§ WRITTEN REQUEST:
Write out the entries again from the line with "How far from" through the end of the entries, replacing "lens" with "camera" and leaving everything else unchanged. Leave the pictures out of your answer.

[Spatial question entries]
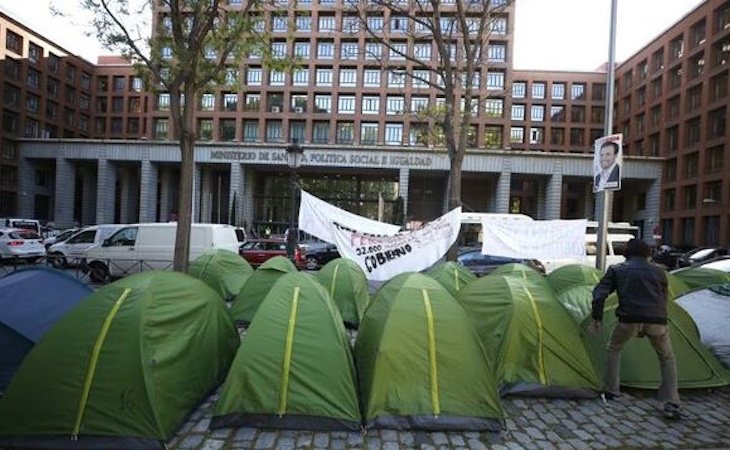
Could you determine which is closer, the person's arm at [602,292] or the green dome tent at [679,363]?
the person's arm at [602,292]

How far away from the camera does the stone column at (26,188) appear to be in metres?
47.7

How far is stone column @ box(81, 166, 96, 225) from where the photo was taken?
5106cm

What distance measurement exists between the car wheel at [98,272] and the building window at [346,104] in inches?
1481

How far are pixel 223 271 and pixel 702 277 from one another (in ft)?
33.7

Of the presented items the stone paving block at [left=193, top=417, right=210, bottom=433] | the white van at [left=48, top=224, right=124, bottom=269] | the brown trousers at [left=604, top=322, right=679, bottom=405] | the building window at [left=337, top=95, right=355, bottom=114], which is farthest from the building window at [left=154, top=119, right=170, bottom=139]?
the brown trousers at [left=604, top=322, right=679, bottom=405]

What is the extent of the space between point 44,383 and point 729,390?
25.2ft

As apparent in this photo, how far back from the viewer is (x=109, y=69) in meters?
67.0

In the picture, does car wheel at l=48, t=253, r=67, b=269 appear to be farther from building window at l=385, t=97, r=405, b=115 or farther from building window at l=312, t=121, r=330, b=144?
building window at l=385, t=97, r=405, b=115

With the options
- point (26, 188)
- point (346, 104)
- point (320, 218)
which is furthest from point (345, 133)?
point (320, 218)

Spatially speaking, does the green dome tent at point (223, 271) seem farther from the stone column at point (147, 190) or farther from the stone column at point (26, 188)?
the stone column at point (26, 188)

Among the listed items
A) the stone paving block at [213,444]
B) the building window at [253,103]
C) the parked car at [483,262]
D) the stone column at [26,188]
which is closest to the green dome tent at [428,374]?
the stone paving block at [213,444]

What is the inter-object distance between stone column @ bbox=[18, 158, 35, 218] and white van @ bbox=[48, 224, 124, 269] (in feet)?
124

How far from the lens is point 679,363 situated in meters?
6.04

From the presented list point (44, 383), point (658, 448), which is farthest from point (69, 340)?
point (658, 448)
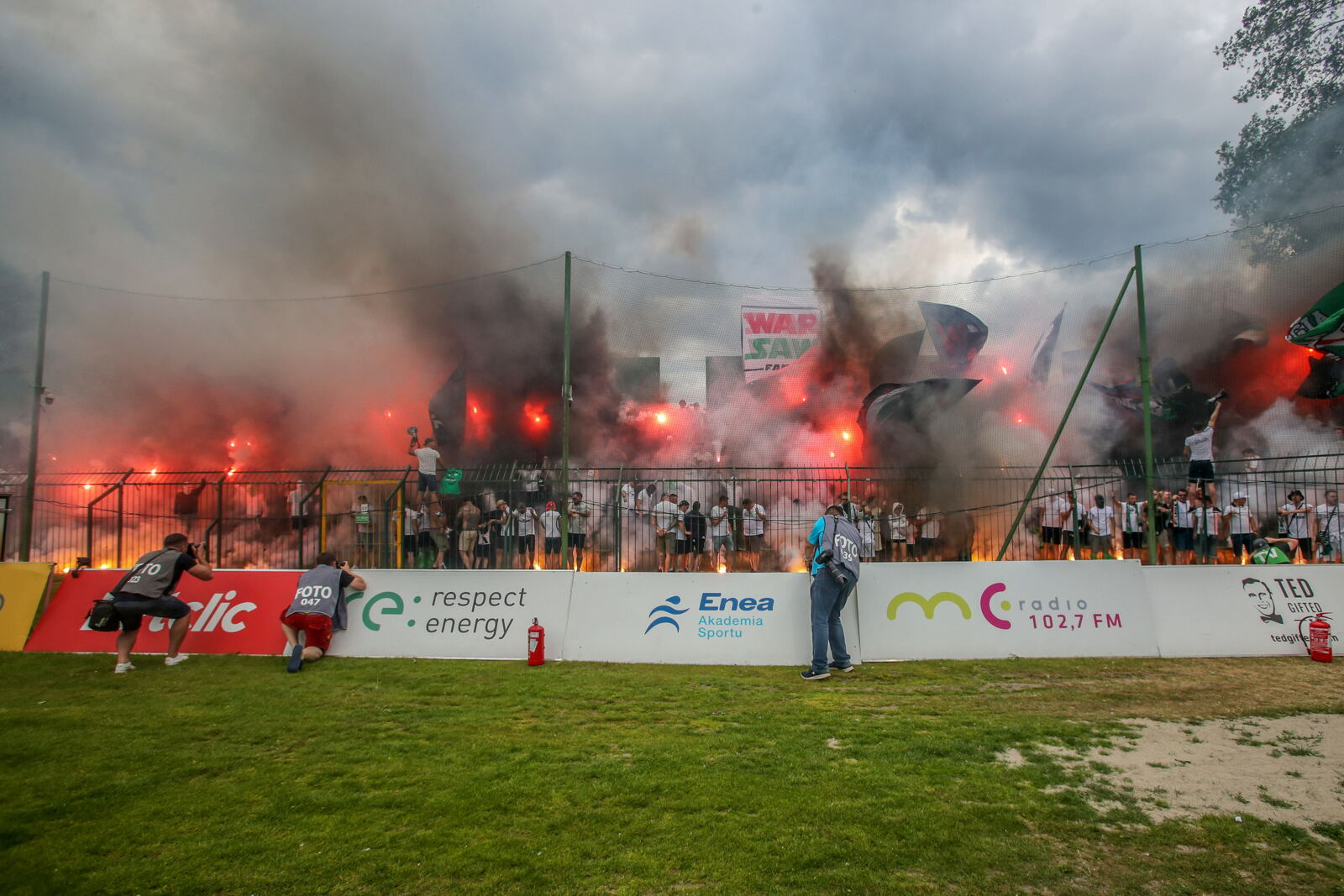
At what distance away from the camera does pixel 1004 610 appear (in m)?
7.88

§ THE SOLUTION:
How far from the camera is point 679,363 situated in meters?
6.04

From the presented list point (44, 383), point (658, 448), which is farthest from point (69, 340)?
point (658, 448)
At what distance away from the camera does pixel 1004 610 appear (in m)?
7.88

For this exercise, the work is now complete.